Caught in the Crossfire: The Geography of Extortion and Police Corruption in Mexico [Feb. 2015]
Caught in the Crossfire: The Geography of Extortion and Police Corruption in Mexico [Feb. 2015]
When Mexican President Felipe Caldrón took office in December 2006 he declared a war on the nation’s drug traffic organizations (Ríos and Shirk, 2011). Violence escalated as criminal organizations became increasingly fragmented and disputed their territories (Killebrew and Bernal, 2010; Beittel, 2011). The main strategy followed by the federal government involved capturing leaders and lieutenants of criminal organizations (Calderón et al. forthcoming). This seemed to provoke even more violence, by making the competition over territorial control fiercer and providing incentives for many gangs to make extortion and protection fees (derecho de piso) an additional source of revenue (Guerrero-Gutiérrez, 2010). Given the absence of legal (and peaceful) rules and enforcement mechanisms for competitors in the illegal drug market, disagreements were usually solved violently. Under the pressure of the crackdown by the federal police, the navy and the army, contracts among criminal gangs were often disrupted, leading to even more violence.1 Competition over the strategic routes towards the market in the United States was settled by literally eliminating rivals (Dell, 2012).

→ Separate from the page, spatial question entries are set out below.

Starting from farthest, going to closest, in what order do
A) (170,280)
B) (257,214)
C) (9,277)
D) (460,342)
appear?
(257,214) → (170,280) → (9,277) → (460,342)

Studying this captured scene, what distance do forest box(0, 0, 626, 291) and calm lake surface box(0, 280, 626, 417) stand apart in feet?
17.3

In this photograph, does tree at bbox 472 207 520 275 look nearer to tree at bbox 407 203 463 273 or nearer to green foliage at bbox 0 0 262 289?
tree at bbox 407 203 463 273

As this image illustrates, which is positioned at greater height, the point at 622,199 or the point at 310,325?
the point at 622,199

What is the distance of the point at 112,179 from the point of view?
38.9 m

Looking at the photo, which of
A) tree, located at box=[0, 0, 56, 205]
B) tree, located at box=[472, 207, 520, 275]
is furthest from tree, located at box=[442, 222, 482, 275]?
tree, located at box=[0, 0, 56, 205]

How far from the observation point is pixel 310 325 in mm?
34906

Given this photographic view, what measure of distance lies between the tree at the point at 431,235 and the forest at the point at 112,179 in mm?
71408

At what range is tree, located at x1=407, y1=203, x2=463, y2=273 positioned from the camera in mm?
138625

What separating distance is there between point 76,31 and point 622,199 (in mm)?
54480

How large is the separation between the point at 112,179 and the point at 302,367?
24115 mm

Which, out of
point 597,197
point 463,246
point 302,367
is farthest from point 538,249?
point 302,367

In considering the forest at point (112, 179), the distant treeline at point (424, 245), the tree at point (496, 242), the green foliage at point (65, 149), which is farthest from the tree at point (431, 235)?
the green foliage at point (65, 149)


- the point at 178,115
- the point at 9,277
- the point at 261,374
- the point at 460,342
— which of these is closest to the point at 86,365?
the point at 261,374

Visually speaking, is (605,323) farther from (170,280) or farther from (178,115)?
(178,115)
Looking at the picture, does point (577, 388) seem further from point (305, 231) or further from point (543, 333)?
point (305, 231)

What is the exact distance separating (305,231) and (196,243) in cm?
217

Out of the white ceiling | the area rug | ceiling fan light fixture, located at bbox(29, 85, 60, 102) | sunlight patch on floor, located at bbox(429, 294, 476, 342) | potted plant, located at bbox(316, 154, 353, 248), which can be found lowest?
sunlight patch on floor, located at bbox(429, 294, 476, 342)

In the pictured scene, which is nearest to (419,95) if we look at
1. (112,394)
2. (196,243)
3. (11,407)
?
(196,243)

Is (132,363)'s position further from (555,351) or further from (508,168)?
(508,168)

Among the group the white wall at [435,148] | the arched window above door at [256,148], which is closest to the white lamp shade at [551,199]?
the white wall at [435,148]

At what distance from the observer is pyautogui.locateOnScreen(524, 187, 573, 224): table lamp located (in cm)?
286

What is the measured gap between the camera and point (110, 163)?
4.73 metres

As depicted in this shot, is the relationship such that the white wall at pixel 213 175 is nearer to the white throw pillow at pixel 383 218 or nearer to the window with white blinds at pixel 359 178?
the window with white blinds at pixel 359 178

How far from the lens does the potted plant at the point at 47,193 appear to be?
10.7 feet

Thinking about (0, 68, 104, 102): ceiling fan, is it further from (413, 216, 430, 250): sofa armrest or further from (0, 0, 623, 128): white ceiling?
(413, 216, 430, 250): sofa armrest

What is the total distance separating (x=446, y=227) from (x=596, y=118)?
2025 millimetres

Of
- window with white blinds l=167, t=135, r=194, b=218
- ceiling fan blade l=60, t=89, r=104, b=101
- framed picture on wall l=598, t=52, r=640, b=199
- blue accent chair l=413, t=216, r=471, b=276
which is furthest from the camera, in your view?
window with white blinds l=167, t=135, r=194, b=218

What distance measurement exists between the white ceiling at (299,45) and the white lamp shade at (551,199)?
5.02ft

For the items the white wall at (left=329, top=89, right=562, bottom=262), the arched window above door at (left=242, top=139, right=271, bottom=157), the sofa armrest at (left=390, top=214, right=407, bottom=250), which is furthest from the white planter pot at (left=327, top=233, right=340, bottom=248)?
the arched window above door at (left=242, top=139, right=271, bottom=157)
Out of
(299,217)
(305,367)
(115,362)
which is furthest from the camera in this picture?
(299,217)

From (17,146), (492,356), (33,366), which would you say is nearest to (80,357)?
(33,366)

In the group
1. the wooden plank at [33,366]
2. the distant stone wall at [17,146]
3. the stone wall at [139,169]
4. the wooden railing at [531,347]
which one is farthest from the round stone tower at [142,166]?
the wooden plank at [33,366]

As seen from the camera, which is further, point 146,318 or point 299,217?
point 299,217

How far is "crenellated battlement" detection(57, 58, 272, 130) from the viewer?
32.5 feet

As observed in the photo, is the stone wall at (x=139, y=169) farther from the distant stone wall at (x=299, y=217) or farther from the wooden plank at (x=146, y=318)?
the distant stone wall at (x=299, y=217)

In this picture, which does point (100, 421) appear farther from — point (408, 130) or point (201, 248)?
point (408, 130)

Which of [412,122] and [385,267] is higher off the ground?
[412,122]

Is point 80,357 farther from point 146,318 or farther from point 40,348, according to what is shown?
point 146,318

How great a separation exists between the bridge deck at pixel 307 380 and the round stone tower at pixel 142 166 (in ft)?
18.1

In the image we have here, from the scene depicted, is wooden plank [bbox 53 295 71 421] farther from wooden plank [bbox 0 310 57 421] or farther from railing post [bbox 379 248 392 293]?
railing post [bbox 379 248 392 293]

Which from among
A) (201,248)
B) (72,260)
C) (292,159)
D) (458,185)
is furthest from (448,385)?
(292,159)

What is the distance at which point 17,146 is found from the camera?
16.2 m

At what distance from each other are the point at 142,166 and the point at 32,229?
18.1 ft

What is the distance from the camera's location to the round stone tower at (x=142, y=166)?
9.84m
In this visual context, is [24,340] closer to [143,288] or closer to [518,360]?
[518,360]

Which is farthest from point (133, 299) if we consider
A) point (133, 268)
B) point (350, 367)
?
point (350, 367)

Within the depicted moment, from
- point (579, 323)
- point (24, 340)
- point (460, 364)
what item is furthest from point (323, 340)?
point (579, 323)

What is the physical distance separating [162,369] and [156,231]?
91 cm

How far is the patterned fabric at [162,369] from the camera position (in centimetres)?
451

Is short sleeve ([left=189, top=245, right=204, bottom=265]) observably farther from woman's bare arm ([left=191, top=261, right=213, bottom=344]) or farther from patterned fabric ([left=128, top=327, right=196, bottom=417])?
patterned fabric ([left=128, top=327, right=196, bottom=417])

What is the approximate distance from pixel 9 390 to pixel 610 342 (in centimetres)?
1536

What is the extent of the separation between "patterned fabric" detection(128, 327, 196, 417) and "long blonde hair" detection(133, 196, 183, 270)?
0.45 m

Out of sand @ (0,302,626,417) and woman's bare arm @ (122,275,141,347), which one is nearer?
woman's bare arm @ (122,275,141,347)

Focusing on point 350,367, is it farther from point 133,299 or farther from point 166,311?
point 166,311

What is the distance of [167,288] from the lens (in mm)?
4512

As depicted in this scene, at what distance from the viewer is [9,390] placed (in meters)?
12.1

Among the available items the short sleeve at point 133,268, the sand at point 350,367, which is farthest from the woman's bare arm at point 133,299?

This chapter explores the connection between police distrust, corruption and extortion. Despite the difficulty in measuring these phenomena through conventional public opinion polls and citizen or firm level surveys, much can be learned from the variation across geographic units in reported victimization and corruption. We use a list experiment collected through the Survey on Public Safety and Governance in Mexico (SPSGM), to study the practices of extortion by both police forces and criminal organizations.4 Using a Bayesian spatial estimation method, we provide a mapping of the geographic distribution of police extortion.